▶ _Activities_:
#1 In the autism study abstract, what does the core symptom of individuals with ASD include?
#2 Pick up the autism study abstract after its last sentence and carry it forward.

START Document passage

Autistic Syndrome Modulates Interpersonal Neural Synchronization in Children with Autism Spectrum Disorder in Cooperative Interactions

Oral Presentation
Thursday, May 10, 2018: 2:09 PM
Willem Burger Zaal (de Doelen ICC Rotterdam)
Q. Wang1, T. Liu2, Z. Han3, X. Hu4, H. Wang3, Y. Wu5 and L. Yi6, (1)Peking University, Beijing, China, (2)School of Management, Zhejiang University, Hangzhou, China, (3)Beijing Normal University, Beijing, China, (4)Department of Special Education, Beijing Normal University, Beijing, China, (5)School of Psychological and Cognitive Sciences, Peking University, Beijing, China, (6)School of Psychological and Cognitive Sciences and Beijing Key Laboratory of Behavior and Mental Health, Peking University, Beijing, China
Background: The core symptom of individuals with autism spectrum disorder (ASD) includes social deficits in communication and interpersonal interaction. However, most neuroscience studies exploring the neural subtracts of the social deficits in ASD have mainly examined single participants’ brain responses to pictures or video-clips displayed on a monitor from a perspective of a passive observer, due to the limitation of the brain-imaging technique.

END Document passage
START Data to examine

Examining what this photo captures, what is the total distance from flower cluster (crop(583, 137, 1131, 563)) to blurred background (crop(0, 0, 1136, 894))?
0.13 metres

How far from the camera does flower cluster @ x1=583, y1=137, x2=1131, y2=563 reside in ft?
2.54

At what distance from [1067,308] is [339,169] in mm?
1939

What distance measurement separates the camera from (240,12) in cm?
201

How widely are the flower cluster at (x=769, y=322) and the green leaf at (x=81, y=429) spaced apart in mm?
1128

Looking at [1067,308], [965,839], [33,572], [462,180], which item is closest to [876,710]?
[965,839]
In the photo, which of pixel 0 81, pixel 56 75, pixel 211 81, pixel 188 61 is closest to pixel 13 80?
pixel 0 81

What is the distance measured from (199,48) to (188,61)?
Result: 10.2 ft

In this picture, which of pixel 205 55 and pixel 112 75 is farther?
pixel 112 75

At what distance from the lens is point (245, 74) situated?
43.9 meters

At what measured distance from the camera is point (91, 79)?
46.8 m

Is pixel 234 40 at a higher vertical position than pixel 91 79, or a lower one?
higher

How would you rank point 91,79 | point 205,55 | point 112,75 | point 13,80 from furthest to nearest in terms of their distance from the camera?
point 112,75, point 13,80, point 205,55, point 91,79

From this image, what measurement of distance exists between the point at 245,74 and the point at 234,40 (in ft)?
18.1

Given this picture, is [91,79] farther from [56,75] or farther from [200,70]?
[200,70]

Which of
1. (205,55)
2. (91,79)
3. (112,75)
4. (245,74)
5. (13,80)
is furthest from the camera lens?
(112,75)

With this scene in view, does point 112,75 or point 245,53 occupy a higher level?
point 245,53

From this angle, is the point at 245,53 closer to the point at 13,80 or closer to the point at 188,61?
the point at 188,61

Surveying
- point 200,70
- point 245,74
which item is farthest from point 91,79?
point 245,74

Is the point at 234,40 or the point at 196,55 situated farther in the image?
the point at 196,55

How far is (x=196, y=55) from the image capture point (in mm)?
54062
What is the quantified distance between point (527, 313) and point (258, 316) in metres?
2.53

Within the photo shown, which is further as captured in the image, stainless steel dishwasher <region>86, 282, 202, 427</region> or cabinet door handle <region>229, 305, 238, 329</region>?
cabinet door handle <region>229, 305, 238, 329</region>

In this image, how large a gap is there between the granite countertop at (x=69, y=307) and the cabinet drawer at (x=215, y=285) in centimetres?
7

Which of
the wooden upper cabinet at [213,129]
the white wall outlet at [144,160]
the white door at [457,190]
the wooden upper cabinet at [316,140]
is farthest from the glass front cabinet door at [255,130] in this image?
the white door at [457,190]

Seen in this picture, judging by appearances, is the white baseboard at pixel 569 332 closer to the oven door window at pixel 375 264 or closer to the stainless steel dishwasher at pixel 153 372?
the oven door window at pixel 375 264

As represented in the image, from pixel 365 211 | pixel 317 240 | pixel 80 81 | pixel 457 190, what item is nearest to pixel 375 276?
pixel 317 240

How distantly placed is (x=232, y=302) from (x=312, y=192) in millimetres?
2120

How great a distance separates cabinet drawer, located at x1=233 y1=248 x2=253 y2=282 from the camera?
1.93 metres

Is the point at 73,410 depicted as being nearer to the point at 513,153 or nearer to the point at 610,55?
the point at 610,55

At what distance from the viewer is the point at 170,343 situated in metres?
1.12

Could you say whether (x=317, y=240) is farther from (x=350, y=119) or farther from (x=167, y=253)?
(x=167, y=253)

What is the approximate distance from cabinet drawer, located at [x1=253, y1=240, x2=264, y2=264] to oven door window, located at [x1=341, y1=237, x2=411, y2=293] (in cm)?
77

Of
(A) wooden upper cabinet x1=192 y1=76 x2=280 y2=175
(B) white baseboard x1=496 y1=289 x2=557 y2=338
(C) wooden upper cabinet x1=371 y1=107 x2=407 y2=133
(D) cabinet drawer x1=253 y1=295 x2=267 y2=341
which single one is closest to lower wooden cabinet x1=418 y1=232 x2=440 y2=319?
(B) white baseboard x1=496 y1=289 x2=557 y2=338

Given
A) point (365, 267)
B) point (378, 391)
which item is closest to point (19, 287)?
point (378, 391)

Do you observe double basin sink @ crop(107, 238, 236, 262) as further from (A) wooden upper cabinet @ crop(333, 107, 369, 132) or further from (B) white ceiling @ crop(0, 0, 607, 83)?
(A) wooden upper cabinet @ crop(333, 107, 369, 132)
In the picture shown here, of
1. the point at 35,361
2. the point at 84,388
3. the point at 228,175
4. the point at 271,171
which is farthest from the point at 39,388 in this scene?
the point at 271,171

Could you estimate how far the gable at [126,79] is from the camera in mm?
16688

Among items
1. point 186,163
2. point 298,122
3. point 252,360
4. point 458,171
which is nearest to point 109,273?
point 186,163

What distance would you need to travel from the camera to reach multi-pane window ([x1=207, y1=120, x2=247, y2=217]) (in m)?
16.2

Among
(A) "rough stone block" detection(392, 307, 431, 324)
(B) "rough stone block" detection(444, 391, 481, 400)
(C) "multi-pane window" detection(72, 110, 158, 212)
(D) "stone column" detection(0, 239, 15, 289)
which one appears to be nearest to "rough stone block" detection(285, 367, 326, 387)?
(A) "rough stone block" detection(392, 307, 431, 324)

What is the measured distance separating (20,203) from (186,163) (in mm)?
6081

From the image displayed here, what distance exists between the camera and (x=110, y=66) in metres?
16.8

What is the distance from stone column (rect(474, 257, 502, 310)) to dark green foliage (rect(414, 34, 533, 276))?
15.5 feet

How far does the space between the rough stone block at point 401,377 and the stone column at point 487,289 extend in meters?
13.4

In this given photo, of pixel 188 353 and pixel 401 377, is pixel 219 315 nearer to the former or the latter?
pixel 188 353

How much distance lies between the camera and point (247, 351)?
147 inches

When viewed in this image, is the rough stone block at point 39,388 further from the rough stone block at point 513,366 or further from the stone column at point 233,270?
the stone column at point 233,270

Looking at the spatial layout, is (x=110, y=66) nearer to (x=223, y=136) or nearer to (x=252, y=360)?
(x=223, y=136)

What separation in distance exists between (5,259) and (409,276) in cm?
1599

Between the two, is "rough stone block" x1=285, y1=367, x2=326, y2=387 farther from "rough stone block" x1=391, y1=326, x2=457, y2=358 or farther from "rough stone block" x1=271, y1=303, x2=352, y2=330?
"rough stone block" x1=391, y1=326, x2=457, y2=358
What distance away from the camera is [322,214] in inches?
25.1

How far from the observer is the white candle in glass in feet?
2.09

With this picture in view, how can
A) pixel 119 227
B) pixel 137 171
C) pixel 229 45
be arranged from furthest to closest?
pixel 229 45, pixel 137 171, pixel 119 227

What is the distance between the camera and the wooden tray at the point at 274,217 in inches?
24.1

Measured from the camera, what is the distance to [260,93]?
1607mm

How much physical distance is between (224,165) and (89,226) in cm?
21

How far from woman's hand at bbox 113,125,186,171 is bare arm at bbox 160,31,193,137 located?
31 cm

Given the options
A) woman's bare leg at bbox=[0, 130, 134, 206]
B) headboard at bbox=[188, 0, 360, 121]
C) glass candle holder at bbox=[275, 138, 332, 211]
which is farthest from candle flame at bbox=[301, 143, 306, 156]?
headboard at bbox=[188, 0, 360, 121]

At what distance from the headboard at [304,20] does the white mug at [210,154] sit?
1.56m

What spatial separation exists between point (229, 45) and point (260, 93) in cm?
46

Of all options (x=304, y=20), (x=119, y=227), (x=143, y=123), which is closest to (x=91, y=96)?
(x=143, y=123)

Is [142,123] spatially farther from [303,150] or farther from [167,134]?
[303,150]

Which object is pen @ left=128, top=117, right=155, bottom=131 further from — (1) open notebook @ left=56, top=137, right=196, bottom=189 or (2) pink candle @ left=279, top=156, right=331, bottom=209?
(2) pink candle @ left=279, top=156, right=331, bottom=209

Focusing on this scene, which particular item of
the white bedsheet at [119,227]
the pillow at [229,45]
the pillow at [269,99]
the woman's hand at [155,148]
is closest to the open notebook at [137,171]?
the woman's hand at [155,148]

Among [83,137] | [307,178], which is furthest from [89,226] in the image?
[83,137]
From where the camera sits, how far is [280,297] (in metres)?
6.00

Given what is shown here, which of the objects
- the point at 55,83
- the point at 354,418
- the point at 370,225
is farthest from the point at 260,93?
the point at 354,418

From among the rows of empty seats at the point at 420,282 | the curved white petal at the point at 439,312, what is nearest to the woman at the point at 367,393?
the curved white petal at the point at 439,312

END Data to examine
START Data to examine

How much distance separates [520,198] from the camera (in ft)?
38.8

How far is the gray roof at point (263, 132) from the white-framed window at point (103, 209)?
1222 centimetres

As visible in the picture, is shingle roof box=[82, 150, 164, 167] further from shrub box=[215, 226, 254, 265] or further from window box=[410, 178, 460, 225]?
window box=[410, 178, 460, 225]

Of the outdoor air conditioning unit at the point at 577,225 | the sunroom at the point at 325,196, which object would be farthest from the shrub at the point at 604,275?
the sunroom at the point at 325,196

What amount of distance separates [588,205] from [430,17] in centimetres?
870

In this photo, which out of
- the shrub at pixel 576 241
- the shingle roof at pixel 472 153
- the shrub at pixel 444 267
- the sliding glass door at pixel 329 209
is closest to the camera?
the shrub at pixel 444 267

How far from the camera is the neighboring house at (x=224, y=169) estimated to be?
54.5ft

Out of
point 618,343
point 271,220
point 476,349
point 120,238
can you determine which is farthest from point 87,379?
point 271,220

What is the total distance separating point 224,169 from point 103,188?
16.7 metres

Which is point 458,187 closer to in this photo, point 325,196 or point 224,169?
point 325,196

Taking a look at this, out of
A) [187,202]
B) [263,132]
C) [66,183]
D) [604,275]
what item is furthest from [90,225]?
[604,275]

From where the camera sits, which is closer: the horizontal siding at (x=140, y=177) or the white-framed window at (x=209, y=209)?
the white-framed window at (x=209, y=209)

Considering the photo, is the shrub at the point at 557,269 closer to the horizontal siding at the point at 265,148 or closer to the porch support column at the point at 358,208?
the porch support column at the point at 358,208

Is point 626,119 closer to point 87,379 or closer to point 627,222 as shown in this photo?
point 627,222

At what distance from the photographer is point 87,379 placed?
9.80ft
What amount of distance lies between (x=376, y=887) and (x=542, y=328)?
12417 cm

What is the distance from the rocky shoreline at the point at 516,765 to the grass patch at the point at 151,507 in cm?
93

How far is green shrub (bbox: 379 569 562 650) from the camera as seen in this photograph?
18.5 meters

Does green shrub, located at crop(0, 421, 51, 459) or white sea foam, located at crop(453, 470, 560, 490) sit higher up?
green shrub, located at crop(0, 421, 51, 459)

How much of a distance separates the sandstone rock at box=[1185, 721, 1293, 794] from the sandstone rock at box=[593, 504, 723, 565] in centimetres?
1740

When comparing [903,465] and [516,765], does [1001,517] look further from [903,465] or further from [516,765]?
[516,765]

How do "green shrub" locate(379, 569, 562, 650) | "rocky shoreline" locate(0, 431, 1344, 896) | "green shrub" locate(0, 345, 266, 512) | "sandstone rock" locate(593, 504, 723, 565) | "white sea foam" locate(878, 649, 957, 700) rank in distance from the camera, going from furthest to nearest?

END Data to examine
START Data to examine

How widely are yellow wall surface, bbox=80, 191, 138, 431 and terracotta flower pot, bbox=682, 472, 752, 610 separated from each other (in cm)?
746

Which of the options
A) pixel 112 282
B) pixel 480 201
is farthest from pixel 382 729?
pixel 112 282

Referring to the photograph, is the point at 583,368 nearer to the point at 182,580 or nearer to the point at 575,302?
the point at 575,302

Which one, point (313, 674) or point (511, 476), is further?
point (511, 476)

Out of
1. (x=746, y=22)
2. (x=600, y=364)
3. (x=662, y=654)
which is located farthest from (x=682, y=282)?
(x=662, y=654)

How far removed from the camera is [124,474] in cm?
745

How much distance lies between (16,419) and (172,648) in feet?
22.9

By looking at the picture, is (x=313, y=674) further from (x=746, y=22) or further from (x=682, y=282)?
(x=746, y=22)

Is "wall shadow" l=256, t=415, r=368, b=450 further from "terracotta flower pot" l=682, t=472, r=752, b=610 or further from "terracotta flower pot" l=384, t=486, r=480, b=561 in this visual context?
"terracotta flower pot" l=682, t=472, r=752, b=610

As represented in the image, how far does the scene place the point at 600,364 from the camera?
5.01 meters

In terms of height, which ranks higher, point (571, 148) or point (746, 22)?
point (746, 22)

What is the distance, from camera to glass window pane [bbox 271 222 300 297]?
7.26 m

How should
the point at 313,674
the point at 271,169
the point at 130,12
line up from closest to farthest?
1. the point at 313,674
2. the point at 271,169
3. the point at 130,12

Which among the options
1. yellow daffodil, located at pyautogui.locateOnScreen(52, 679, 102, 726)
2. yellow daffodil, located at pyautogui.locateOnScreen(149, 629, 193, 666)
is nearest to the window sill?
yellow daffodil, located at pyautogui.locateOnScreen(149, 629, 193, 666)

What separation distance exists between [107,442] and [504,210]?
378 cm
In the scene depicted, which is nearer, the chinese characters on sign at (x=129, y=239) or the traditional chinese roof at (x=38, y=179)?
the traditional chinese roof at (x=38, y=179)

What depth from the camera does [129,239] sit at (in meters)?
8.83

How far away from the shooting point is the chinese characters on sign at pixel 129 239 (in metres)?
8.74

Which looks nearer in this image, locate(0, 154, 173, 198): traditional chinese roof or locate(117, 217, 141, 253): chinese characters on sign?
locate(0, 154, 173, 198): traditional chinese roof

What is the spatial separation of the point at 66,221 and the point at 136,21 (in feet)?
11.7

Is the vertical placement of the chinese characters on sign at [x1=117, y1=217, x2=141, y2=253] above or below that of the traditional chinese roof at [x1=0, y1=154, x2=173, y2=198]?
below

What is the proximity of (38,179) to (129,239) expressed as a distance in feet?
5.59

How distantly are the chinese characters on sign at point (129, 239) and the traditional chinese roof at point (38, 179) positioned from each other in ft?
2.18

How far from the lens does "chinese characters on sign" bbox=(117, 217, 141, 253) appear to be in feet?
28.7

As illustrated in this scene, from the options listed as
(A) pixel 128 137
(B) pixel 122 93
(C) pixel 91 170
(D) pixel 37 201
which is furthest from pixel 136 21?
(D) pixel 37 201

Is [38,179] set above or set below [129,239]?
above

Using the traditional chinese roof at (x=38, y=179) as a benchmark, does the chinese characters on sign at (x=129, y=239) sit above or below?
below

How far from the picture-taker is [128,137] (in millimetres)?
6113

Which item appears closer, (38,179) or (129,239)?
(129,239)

END Data to examine

▶ _Your responses_:
#1 Social deficits in communication and interpersonal interaction.

#2
Objectives: Our goal was to fully understand the neural processing in children with ASD during real interpersonal interactions. Especially, we wanted to test whether interactive cooperation behaviors could evoke higher interpersonal neural coherence (INC) than solo, non-interactive behaviors in children with ASD, as previously found in typically-developing individuals (e.g., Cui et al., 2012). Furthermore, we aimed to examine whether the degree of the synchronization was modulated by the severity of autistic syndrome in children with ASD.

Methods: We used a functional near-infrared spectroscopy (fNIRS) based hyper-scanning technique to simultaneously measure the prefrontal activations in 15 pairs of children with ASD (6- to 11-year-old) and their parents in a two-person key-press task. The children's task was to press a key when a “go” signal was present to show synchronized behavior with their parents in a cooperation condition or to press a key as fast as possible under observation of their parents in a single condition. We also measured these children’s severity of autistic syndrome using the autism spectrum quotient (AQ).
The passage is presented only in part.